Canfanaro, l'abitato e centro comunale nell'entroterra dell'Istria occidentale, tra Gimino e Rovigno (45°7′N; 13°50′E; 284 m d'alt.); 472 ab. (2002). Comprende anche i casali Burici, Moschiena e Morosini. Si trova sull'altipiano sopra la Draga di Leme, sulla strada regionale Gimino - Rovigno e sulla linea ferroviaria Pola - Divaccia.

È nodo stradale di traffico delle strade statali (D 28) e regionali (da Docastelli, Rovigno, Sanvincenti, Gimino, e Baratto di Canfanaro Corridico). Gli abitanti si occupano dell'agricoltura e zootecnia, e una parte lavora nell'industria degli scalpellini, nel traffico (la ferrovia) e negli ultimi tempi nelle piccole e medie imprese. L'area era abitata nella preistoria, nell'età romana e nel medioevo, e il toponimo viene menzionato per la prima volta nel 1096 nel documento del patriarca d'Aquilea Volrico. È stata abbandonata a causa di peste, e poi è stata nuovamente popolata nel XVII sec. con i profughi dalla Grecia, dall'Albania e dalla Dalmazia, che scappavano davanti agli Ottomani. La vicinanza di → Duecastelli ostacolava lo sviluppo del villaggio, fino a che Duecastelli non è stato abbandonato a causa della peste, e anche il capitolo collegiale della chiesa di Docastelli di Santa Sofia si era trasferito nel 1714 a Canfanaro.
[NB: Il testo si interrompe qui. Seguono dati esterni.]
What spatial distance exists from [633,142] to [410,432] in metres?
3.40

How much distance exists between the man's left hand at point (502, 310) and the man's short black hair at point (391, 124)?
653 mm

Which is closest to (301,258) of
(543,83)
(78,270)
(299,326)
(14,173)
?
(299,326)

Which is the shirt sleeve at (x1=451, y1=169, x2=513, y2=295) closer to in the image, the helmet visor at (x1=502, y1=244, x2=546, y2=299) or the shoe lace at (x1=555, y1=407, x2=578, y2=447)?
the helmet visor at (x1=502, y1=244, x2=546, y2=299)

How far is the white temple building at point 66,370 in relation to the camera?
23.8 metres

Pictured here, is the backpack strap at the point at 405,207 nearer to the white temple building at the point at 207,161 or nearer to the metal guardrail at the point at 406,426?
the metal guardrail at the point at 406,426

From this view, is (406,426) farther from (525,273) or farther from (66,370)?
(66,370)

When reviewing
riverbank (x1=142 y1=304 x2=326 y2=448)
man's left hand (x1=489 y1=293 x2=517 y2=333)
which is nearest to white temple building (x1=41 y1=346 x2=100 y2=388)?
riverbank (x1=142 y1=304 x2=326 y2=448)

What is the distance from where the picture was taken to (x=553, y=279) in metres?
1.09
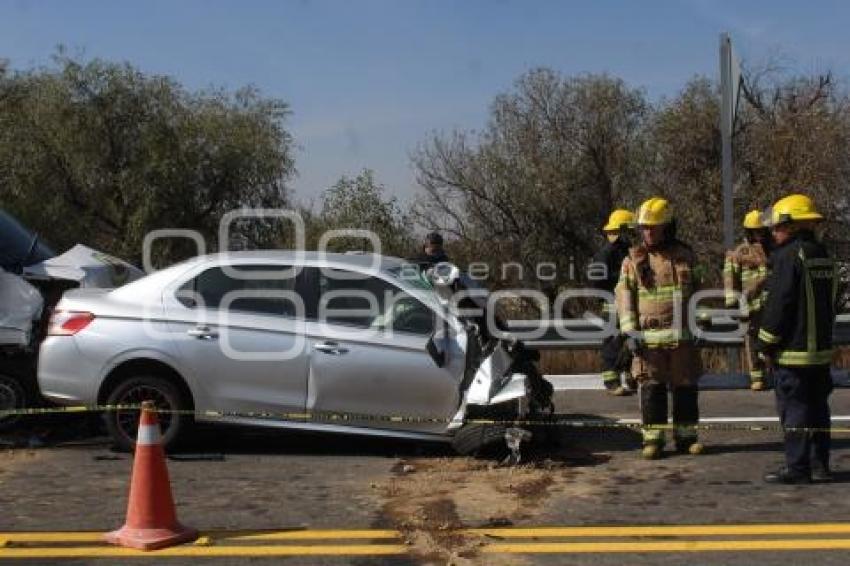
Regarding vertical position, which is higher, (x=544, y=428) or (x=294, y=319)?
(x=294, y=319)

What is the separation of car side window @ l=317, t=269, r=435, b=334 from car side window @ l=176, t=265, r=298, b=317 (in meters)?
0.25

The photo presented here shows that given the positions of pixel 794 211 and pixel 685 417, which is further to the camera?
pixel 685 417

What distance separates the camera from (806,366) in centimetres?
648

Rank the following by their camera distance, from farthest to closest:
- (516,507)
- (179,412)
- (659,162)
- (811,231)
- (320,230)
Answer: (659,162) → (320,230) → (179,412) → (811,231) → (516,507)

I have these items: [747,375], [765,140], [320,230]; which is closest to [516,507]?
[747,375]

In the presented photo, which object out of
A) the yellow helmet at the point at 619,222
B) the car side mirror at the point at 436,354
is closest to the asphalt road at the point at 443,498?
the car side mirror at the point at 436,354

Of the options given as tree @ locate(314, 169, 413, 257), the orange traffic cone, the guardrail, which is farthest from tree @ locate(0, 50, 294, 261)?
the orange traffic cone

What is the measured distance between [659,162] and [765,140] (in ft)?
7.41

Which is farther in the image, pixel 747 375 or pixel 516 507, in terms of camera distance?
pixel 747 375

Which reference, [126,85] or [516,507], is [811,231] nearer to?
[516,507]

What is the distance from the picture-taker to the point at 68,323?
25.0ft

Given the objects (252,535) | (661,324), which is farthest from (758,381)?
(252,535)

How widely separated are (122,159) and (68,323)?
2323 centimetres

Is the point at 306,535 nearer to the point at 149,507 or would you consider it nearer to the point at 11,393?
the point at 149,507
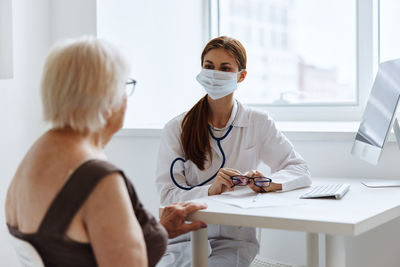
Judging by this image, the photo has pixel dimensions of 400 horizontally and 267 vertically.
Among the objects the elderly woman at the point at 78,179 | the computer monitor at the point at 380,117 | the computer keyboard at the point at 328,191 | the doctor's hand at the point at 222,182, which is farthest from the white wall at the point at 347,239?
the elderly woman at the point at 78,179

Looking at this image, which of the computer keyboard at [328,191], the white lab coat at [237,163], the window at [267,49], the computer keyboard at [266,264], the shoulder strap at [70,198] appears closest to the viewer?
the shoulder strap at [70,198]

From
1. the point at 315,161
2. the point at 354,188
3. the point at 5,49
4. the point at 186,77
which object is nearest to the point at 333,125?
the point at 315,161

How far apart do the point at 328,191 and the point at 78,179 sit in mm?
1041

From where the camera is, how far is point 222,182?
2.03 metres

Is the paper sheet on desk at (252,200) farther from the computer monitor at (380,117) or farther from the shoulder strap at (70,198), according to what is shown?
the shoulder strap at (70,198)

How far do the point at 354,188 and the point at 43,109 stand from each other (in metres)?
1.30

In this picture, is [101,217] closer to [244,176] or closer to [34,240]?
[34,240]

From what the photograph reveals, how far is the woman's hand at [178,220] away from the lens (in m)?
1.71

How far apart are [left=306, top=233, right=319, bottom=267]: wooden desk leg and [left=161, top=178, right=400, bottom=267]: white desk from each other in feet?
1.52

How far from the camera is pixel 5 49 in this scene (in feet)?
9.38

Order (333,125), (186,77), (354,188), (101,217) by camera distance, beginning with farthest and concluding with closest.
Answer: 1. (186,77)
2. (333,125)
3. (354,188)
4. (101,217)

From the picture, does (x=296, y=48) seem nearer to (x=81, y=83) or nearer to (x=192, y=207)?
(x=192, y=207)

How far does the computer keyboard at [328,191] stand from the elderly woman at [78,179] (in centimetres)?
82

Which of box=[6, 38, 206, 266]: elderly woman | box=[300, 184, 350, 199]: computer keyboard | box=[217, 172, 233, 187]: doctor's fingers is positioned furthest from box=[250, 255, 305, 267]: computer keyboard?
box=[6, 38, 206, 266]: elderly woman
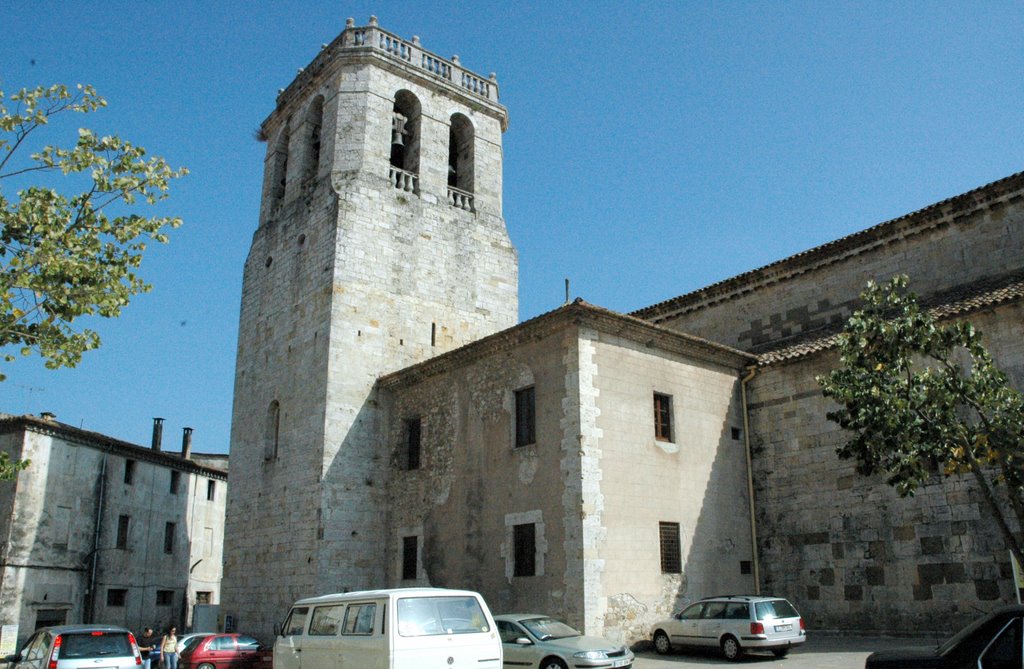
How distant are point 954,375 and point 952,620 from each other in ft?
21.8

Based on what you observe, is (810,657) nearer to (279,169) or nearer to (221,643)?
(221,643)

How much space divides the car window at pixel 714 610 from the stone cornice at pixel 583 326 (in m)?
5.52

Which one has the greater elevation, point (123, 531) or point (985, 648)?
point (123, 531)

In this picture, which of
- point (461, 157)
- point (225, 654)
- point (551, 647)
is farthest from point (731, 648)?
point (461, 157)

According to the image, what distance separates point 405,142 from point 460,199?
2.49 meters

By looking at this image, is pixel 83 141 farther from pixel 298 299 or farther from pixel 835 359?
pixel 835 359

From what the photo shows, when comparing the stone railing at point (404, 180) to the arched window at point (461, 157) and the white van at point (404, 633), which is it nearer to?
the arched window at point (461, 157)

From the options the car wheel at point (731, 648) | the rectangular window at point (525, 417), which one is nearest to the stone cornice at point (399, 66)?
the rectangular window at point (525, 417)

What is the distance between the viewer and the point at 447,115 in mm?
25750

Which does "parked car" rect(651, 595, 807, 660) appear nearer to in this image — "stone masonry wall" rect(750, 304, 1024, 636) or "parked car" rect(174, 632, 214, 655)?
"stone masonry wall" rect(750, 304, 1024, 636)

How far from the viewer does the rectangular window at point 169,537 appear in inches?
1331

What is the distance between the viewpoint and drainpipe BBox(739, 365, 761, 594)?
1822 cm

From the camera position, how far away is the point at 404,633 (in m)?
9.16

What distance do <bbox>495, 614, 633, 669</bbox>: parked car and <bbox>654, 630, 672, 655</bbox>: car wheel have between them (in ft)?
8.85
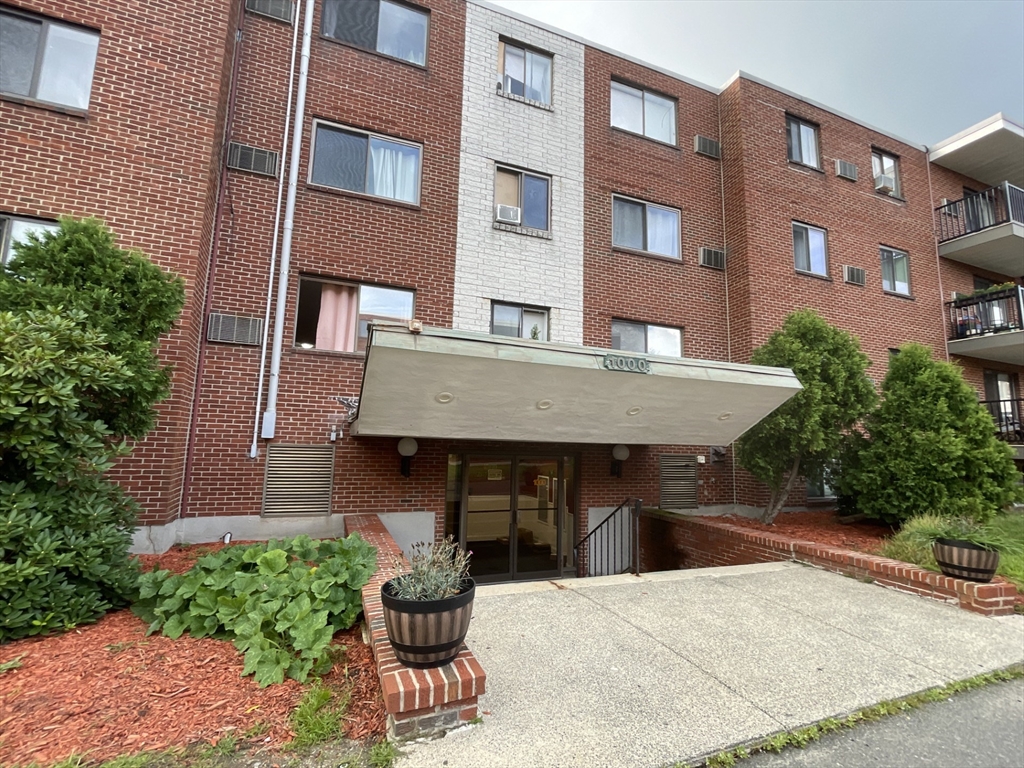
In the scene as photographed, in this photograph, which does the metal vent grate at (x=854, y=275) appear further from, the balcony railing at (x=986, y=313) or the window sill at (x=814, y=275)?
the balcony railing at (x=986, y=313)

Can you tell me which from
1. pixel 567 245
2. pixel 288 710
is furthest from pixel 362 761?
pixel 567 245

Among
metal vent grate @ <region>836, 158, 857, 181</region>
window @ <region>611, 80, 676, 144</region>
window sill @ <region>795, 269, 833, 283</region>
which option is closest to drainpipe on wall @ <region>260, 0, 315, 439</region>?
window @ <region>611, 80, 676, 144</region>

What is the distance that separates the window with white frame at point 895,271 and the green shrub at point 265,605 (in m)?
15.3

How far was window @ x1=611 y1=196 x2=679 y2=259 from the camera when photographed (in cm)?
1059

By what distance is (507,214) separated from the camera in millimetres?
9344

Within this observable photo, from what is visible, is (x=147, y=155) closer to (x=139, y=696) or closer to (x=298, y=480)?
(x=298, y=480)

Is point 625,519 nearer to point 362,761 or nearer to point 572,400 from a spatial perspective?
point 572,400

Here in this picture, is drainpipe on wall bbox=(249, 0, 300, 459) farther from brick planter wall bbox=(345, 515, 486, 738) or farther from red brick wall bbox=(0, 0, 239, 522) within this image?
brick planter wall bbox=(345, 515, 486, 738)

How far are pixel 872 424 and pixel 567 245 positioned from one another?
660cm

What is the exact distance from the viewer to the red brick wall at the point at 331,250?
721 centimetres

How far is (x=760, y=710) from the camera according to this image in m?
3.07

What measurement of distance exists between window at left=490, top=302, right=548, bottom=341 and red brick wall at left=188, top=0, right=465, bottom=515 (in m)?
0.98

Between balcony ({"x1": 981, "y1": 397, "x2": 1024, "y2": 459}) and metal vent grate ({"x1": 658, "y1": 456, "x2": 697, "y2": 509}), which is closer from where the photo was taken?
metal vent grate ({"x1": 658, "y1": 456, "x2": 697, "y2": 509})

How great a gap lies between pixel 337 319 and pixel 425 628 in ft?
20.7
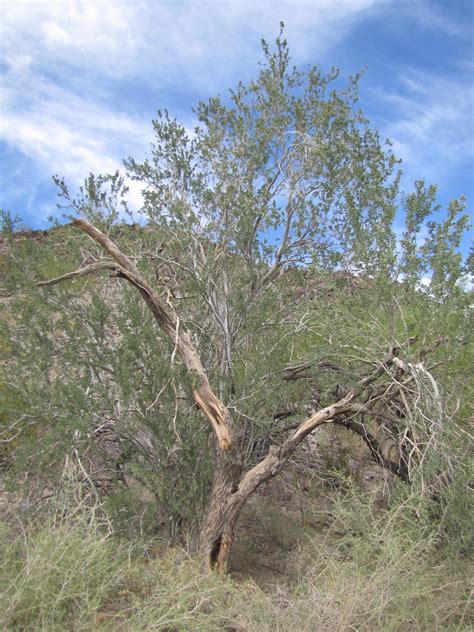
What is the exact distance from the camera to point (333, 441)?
10.2 m

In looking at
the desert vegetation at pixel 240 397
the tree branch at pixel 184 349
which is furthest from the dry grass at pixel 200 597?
the tree branch at pixel 184 349

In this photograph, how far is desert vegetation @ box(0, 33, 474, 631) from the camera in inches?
193

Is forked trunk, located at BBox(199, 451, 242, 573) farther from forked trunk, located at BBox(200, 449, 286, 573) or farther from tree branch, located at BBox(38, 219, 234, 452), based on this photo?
tree branch, located at BBox(38, 219, 234, 452)

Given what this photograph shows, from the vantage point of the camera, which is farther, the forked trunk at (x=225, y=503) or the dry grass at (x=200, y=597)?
the forked trunk at (x=225, y=503)

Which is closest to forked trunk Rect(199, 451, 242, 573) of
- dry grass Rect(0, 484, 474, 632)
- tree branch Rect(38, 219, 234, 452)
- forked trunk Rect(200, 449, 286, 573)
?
forked trunk Rect(200, 449, 286, 573)

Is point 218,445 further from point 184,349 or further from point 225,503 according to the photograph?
point 184,349

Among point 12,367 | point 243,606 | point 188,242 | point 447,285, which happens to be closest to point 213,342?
point 188,242

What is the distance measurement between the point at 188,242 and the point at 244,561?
13.9 ft

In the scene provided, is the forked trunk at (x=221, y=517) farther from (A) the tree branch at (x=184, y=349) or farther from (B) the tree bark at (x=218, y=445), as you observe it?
(A) the tree branch at (x=184, y=349)

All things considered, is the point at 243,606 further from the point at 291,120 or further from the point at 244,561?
the point at 291,120

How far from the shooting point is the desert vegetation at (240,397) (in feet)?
16.1

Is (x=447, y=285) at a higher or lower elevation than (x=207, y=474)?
higher

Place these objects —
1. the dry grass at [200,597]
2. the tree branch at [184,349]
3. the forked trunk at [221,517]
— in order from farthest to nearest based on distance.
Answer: the tree branch at [184,349], the forked trunk at [221,517], the dry grass at [200,597]

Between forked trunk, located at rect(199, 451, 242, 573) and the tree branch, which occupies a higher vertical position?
the tree branch
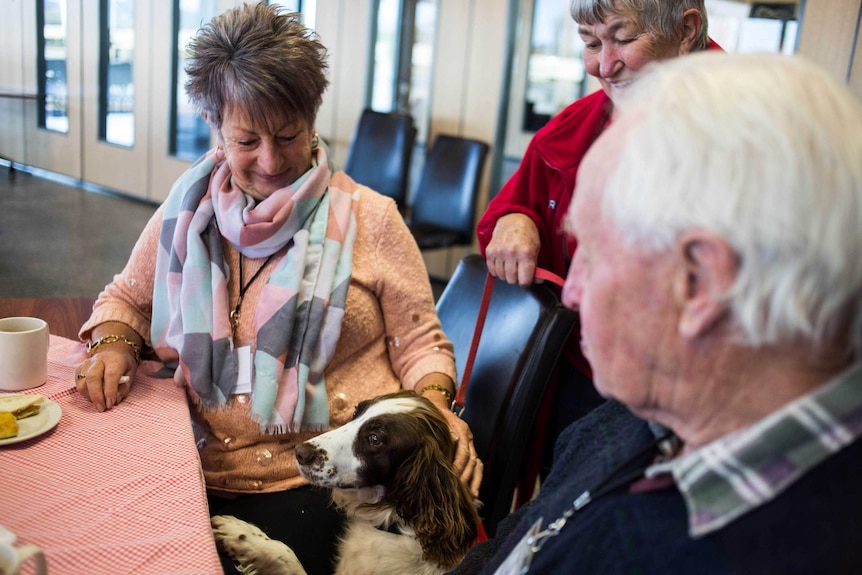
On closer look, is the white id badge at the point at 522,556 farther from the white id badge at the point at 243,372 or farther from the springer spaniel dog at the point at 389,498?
the white id badge at the point at 243,372

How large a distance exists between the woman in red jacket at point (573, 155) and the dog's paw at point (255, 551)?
0.71 m

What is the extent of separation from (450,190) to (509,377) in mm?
3450

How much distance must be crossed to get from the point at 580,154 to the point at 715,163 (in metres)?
1.25

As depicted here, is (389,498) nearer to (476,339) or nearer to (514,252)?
(476,339)

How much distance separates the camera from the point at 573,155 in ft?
6.22

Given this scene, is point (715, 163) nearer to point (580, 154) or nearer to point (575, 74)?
point (580, 154)

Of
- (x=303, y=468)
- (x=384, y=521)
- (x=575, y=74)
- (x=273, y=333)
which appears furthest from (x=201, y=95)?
(x=575, y=74)

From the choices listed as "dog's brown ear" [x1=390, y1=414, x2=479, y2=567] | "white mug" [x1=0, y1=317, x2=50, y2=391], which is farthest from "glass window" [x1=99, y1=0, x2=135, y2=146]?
"dog's brown ear" [x1=390, y1=414, x2=479, y2=567]

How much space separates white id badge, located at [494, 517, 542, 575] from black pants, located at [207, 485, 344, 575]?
75 cm

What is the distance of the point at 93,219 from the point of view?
2541mm

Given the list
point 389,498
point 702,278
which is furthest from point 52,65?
point 702,278

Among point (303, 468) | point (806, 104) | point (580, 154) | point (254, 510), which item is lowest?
point (254, 510)

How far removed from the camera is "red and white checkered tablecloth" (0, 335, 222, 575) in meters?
1.06

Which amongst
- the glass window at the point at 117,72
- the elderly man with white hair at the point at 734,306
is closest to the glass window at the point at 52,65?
the glass window at the point at 117,72
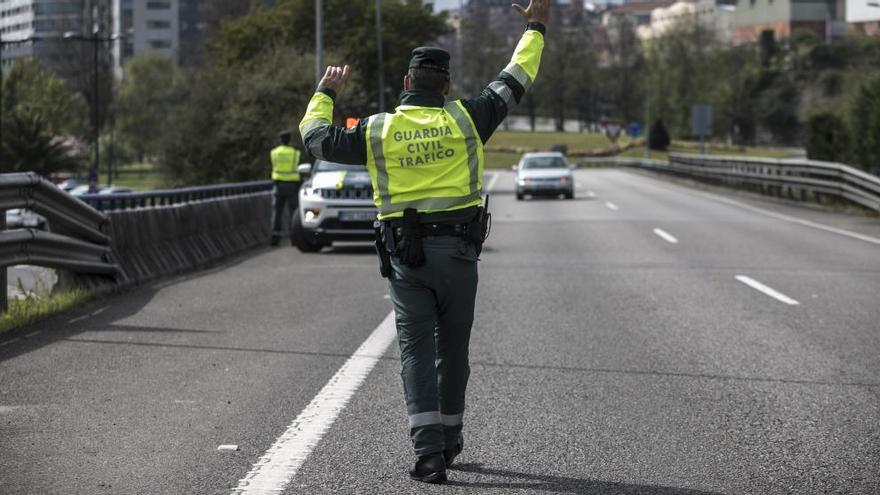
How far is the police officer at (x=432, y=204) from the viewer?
5605 millimetres

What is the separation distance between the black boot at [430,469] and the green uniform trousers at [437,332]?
0.18 ft

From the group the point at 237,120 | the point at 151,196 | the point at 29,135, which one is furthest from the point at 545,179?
the point at 29,135

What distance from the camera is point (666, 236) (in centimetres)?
2161

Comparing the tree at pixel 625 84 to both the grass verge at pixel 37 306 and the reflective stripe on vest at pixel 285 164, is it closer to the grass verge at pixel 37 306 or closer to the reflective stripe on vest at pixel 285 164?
the reflective stripe on vest at pixel 285 164

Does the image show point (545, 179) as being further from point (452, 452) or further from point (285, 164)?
point (452, 452)

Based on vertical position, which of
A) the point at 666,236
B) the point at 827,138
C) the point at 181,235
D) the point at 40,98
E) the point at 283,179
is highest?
the point at 40,98

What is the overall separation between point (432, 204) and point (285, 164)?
52.5 feet

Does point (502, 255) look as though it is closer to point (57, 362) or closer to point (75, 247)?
point (75, 247)

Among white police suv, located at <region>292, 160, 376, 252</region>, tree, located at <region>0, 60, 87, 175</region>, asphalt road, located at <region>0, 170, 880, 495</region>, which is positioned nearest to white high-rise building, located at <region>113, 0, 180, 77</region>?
tree, located at <region>0, 60, 87, 175</region>

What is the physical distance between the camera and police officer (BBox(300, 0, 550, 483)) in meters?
5.61

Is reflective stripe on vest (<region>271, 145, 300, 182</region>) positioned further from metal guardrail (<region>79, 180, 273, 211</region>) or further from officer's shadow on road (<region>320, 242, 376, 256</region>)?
officer's shadow on road (<region>320, 242, 376, 256</region>)

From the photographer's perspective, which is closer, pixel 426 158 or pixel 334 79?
pixel 426 158

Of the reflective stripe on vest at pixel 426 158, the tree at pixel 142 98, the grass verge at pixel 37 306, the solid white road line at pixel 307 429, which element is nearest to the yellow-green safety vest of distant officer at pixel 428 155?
the reflective stripe on vest at pixel 426 158

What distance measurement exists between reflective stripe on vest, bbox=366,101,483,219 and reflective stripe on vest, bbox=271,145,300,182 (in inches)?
620
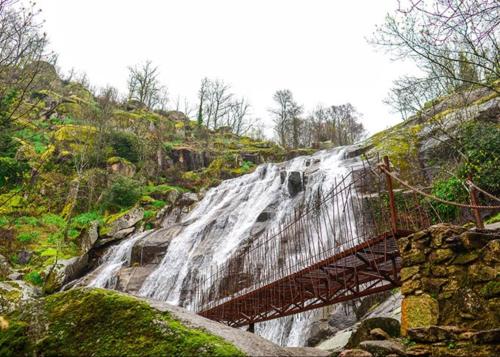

La chiesa parrocchiale di San Silvestro conserva il corredo e l'arredamento della chiesa di Duecastelli (il confessionale dal XIII sec., la porta dipinta dal XVI sec., due statue in legno dal XV - XVI sec., i libri illuminati dal XV sec. e l'arredo sacro del XVII sec.). La chiesa è stata costruita nel 1696 sul sito di una più antica, ed è stata allargata nel 1714. Nell'abitato c'è anche la chiesa di San Valentino dal XVIII sec., costruita sul sito di una più antica, e la chiesa di Sant'Agata sulla strada per Baratto di Canfanaro che è stata costruita nel XI - XII sec. e conserva nell'abside rilevanti affreschi da quel periodo. Lungo la strada per Duecastelli si trovano le rovine del convento benedettino con la chiesa romanico - gotica di Santa Petronila, e vicino a Morosini c'è la cappella romanica della Madonna delle Nevi (XI sec.). I dintorni di Canfanaro sono adatti per le passeggiate e per il ciclismo.

 

BIBLIOGRAFIA: Kanfanar i Kanfanarština, Zbornik radova, Kanfanar 1998.